> _Description of the task_
Without the pictures, repeat the listing character for character.

'''

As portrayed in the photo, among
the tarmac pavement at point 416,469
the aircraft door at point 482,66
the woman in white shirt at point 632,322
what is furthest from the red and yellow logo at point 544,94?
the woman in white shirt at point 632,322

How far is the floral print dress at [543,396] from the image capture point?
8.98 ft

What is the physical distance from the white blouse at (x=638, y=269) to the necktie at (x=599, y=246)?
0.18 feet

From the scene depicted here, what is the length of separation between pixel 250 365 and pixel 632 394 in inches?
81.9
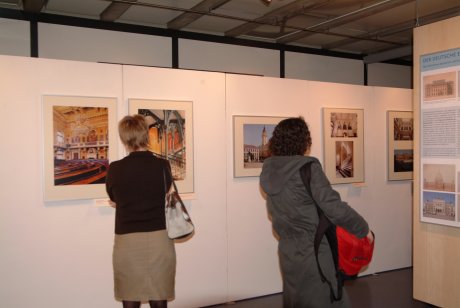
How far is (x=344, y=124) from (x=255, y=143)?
132cm

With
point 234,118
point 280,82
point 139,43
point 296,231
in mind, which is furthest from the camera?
point 139,43

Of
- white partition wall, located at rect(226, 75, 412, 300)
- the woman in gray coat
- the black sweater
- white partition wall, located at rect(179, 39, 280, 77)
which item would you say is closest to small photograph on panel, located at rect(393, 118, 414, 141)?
white partition wall, located at rect(226, 75, 412, 300)

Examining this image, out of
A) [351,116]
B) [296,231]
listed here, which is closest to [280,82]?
[351,116]

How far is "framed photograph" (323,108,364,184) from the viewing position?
17.2 feet

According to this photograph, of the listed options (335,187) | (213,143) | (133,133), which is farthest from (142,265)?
(335,187)

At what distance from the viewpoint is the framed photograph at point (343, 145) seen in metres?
5.24

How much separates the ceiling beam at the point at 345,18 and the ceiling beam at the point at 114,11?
2.49 m

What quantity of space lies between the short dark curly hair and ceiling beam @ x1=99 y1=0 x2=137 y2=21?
3167 mm

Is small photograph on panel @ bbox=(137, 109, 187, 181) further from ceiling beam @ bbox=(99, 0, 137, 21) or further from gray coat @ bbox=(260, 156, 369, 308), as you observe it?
gray coat @ bbox=(260, 156, 369, 308)

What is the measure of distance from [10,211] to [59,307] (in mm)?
954

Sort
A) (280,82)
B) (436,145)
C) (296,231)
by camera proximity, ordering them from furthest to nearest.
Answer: (280,82) → (436,145) → (296,231)

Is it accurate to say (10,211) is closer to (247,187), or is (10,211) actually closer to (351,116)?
(247,187)

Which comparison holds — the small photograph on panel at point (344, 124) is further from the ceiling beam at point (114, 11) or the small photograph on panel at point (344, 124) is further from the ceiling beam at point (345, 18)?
the ceiling beam at point (114, 11)

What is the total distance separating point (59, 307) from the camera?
381cm
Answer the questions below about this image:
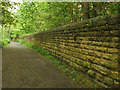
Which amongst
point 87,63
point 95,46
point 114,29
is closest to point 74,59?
point 87,63

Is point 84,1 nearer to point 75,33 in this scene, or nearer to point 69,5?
point 69,5

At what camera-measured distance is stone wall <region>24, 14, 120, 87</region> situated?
2664 millimetres

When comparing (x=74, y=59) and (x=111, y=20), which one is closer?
(x=111, y=20)

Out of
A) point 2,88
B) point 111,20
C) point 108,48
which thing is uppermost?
point 111,20

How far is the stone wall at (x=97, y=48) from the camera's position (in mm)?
2664

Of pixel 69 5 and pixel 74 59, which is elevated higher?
pixel 69 5

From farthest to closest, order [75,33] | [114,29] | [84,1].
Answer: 1. [84,1]
2. [75,33]
3. [114,29]

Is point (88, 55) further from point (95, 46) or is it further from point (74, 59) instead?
point (74, 59)

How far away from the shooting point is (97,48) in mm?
3193

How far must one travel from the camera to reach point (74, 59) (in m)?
4.46

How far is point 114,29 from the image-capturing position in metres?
2.70

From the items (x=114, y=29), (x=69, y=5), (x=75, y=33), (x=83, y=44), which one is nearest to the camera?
(x=114, y=29)

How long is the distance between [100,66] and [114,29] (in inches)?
46.1

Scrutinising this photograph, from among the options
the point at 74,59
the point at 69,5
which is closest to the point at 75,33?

'''

> _Exercise output_
As portrayed in the photo, among
the tarmac pavement at point 416,469
the aircraft door at point 482,66
the woman in white shirt at point 632,322
what is furthest from the red and yellow logo at point 544,94?
the woman in white shirt at point 632,322

How far is the floral print dress at [543,396] from the image capture point?
8.98 ft

What is the physical distance from the white blouse at (x=638, y=269) to the necktie at (x=599, y=246)?
0.18 feet

From the scene depicted here, what is the length of separation between pixel 250 365 and pixel 632 394 in inches?
81.9
How far is (x=344, y=124) from (x=255, y=143)?
132cm

With
point 234,118
point 280,82
point 139,43
point 296,231
in mind, which is furthest from the camera?
point 139,43

Of
- white partition wall, located at rect(226, 75, 412, 300)
- the woman in gray coat
- the black sweater
- white partition wall, located at rect(179, 39, 280, 77)
which item would you say is closest to small photograph on panel, located at rect(393, 118, 414, 141)?
white partition wall, located at rect(226, 75, 412, 300)

Examining this image, out of
A) [351,116]
B) [296,231]
listed here, which is closest to [280,82]?
[351,116]

How far is "framed photograph" (323,108,364,184) from the viewing position?
17.2 feet

According to this photograph, of the listed options (335,187) | (213,143) | (133,133), which is farthest from (142,265)?
(335,187)

At what distance from the viewpoint is the framed photograph at point (343, 145) seen in metres?
5.24

How much separates the ceiling beam at the point at 345,18 and the ceiling beam at the point at 114,11?
2.49 m

What quantity of space lies between the short dark curly hair and ceiling beam @ x1=99 y1=0 x2=137 y2=21?
3167 mm

Is small photograph on panel @ bbox=(137, 109, 187, 181) further from ceiling beam @ bbox=(99, 0, 137, 21) or further from gray coat @ bbox=(260, 156, 369, 308), as you observe it?
gray coat @ bbox=(260, 156, 369, 308)

What is the measure of distance from [10,211] to [59,307] (in mm)?
954

Sort
A) (280,82)
B) (436,145)
C) (296,231)
by camera proximity, ordering them from furthest to nearest.
Answer: (280,82) → (436,145) → (296,231)

Is it accurate to say (10,211) is closer to (247,187), or is (10,211) actually closer to (351,116)?
(247,187)

Which comparison holds — the small photograph on panel at point (344, 124) is further from the ceiling beam at point (114, 11) or the small photograph on panel at point (344, 124) is further from the ceiling beam at point (345, 18)?
the ceiling beam at point (114, 11)

What is the total distance separating point (59, 307) from the camera?
381cm
Answer the questions below about this image:
Which amongst
point 87,63
point 95,46
point 114,29
is closest to point 74,59?
point 87,63

Is point 84,1 nearer to point 75,33 in this scene, or nearer to point 69,5?
point 69,5

At what camera-measured distance is stone wall <region>24, 14, 120, 87</region> situated?
2664 millimetres

When comparing (x=74, y=59) and (x=111, y=20), which one is closer?
(x=111, y=20)

Out of
A) point 2,88
B) point 111,20
C) point 108,48
which thing is uppermost?
point 111,20

How far is the stone wall at (x=97, y=48) from the camera's position (in mm)?
2664

Of pixel 69 5 and pixel 74 59, which is elevated higher?
pixel 69 5

From farthest to closest, order [75,33] | [114,29] | [84,1].
Answer: 1. [84,1]
2. [75,33]
3. [114,29]

Is point (88, 55) further from point (95, 46) or is it further from point (74, 59) instead?
point (74, 59)

How far away from the shooting point is (97,48) in mm?
3193

How far must one travel from the camera to reach point (74, 59) (in m)?
4.46

How far is point 114,29 from the image-capturing position in metres?
2.70

From the items (x=114, y=29), (x=69, y=5), (x=75, y=33), (x=83, y=44), which one is nearest to the camera?
(x=114, y=29)

How long is the distance between [100,66] and [114,29] (in inches)?
46.1

Scrutinising this photograph, from among the options
the point at 74,59
the point at 69,5
which is closest to the point at 75,33?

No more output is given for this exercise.